### TASKS AND EXERCISES
1. In the post on antithrombotic therapy in 2025, after how long on dual antiplatelet therapy did the Target-first trial stop aspirin?
2. Write a continuation of the post on antithrombotic therapy in 2025, starting after its last sentence.

Ney Carter Borges: Antithrombotic Therapy in 2025 – A Precision-Based Pharmacologic Update
Ney Carter Borges, Member Cardiologist of Global Physician Association at Cleveland Clinic Florida, shared a post on LinkedIn:
“Antithrombotic Therapy in 2025: A Precision-Based Pharmacologic Update
The 2025 cardiovascular literature substantially refined antithrombotic strategies across acute coronary syndromes (ACS), atrial fibrillation (AF), and prosthetic valve management, emphasizing individualized risk stratification and bleeding mitigation .
In ACS, the Target-first trial demonstrated that discontinuing aspirin after one month of dual antiplatelet therapy (DAPT) and continuing potent P2Y12 inhibitor monotherapy reduced actionable bleeding (2.6% vs 5.6%, P equals .002) without increasing major adverse events (2.1% vs 2.2%).

### MATERIAL SUPPLIED
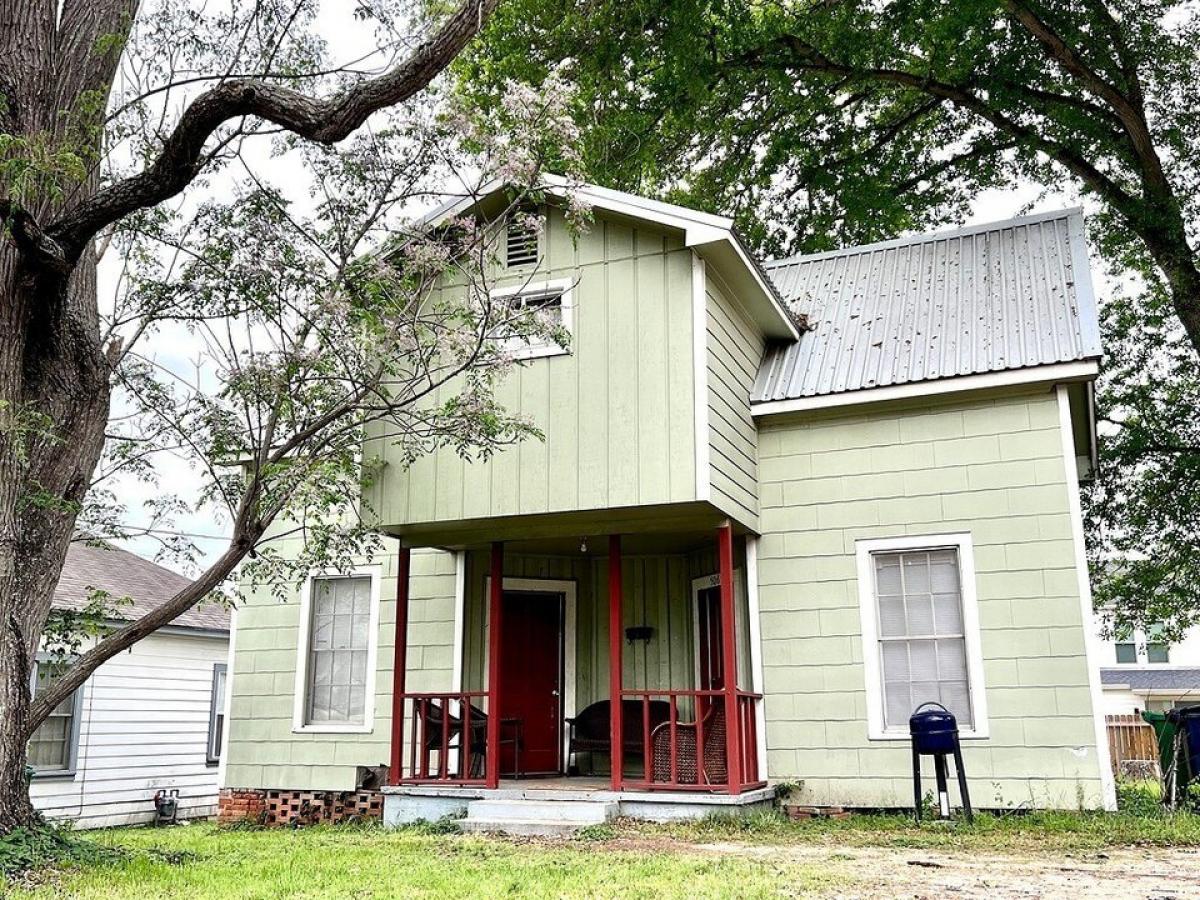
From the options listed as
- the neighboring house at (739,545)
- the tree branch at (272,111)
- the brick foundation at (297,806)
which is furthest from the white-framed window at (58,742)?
the tree branch at (272,111)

### RESULTS OF THE EXERCISE
1. After one month.

2.
Conversely, Neo-mindset showed that very early aspirin withdrawal within 4 days post-PCI, although reducing bleeding (2.0% vs 4.9%), failed to maintain non-inferiority for ischemic protection (MAE 7.0% vs 5.5%). These findings confirm that at least one month of DAPT remains essential after ACS.
In post-CABG patients (TACSI), ticagrelor plus aspirin did not reduce ischemic events compared with aspirin alone but doubled major bleeding (4.9% vs 2.2%).
The Celebrate trial further supported early pharmacologic platelet inhibition: pre-hospital subcutaneous zalunfiban improved coronary flow (P equals .012) and 30-day hierarchical outcomes (P equals .028) with only mild-to-moderate bleeding excess.
In AF, the Aquatic trial demonstrated that adding aspirin to oral anticoagulation (OAC) in stable chronic coronary syndrome increased major adverse events (16.9% vs 12.1%), major bleeding (10.2% vs 3.4%), and mortality.
Similarly, Adapt AF-DES confirmed the superiority of OAC monotherapy beyond 12 months after stenting.
In elderly frail patients, Combine-AF showed that switching from warfarin to a direct oral anticoagulant (DOAC) reduced intracranial hemorrhage (0.38%/year vs 1.33%/year) and fatal bleeding, at the cost of increased gastrointestinal bleeding.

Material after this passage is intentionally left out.